In many ways, the TJCA, reflects the backbone of Mr Trump’s economic nationalism: competitive tax rates aimed at fuelling US growth. However, FDI figures have yet to reflect a positive impact from the TJCA. Greenfield FDI into the US halved in the first quarter of 2018 on a year-on-year basis, according to fDi Markets. Between January and March 2018, the US attracted 327 FDI projects with a capex of $7.7bn, whereas it attracted 474 FDI projects worth $14.6bn during the same period in 2017.
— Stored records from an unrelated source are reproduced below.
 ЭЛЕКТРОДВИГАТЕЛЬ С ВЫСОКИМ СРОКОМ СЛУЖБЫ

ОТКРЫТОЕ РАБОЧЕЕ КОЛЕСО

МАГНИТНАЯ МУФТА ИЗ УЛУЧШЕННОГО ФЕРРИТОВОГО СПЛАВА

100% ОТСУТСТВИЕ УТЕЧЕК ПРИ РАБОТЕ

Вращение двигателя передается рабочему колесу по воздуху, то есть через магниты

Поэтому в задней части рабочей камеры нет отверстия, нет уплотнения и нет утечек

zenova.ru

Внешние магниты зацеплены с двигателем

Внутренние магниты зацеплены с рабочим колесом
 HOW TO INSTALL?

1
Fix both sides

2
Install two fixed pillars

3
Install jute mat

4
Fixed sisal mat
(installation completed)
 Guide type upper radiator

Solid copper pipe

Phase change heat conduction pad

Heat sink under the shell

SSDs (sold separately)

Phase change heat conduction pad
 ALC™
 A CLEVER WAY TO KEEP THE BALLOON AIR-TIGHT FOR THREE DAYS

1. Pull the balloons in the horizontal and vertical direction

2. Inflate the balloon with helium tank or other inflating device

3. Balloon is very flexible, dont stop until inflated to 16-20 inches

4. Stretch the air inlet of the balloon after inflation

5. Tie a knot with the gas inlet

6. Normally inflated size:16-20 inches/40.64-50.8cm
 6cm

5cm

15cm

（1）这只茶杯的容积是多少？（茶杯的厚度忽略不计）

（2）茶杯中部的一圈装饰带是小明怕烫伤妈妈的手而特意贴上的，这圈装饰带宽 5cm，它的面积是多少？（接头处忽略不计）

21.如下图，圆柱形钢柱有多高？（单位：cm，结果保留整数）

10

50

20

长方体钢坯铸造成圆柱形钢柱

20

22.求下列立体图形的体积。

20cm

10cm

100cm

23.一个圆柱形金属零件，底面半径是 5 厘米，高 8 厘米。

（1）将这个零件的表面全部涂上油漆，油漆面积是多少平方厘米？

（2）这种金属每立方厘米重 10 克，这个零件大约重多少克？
Meanwhile, outward US FDI in 2018 is down compared with the same moment last year. While the US recorded 978 outbound FDI projects between January and April 2017, there have only been 910 projects recorded through the first four months of 2018. US companies were responsible for 169 outward FDI projects in April 2018. Although there are a variety of explanations for this sudden drop, retaliatory trade measures imposed by China for Mr Trump’s aluminum and steel tariffs is one of the more convincing.

On the other hand, companies already active in the US are factoring in the benefits of TJCA.

A recent Financial Times analysis of the TJCA’s impact on the largest US listed companies revealed that “61 of the top 100 quoted companies have reported an initial net income tax expense, amounting to a combined $168bn”.

“Citigroup, one of the largest US companies, saw its Q1 2018 tax rate drop from 31% to 24%, greatly increasing its first quarter earnings,” said to the FT report, which was published in the wake of US tax filings on 22 April.

While many corporate executives are optimistic about the TJCA, others have sought further regulatory clarity. The Tax Policy Forecast Survey states that nearly 73% of respondents “plan to seek regulatory or other administrative guidance” with regard to the TJCA. As a result of the bold policy implications set forth in the TJCA, a majority of corporate executives are erring on the side of caution, as they sift through one of the most comprehensive tax reform bills in modern US history.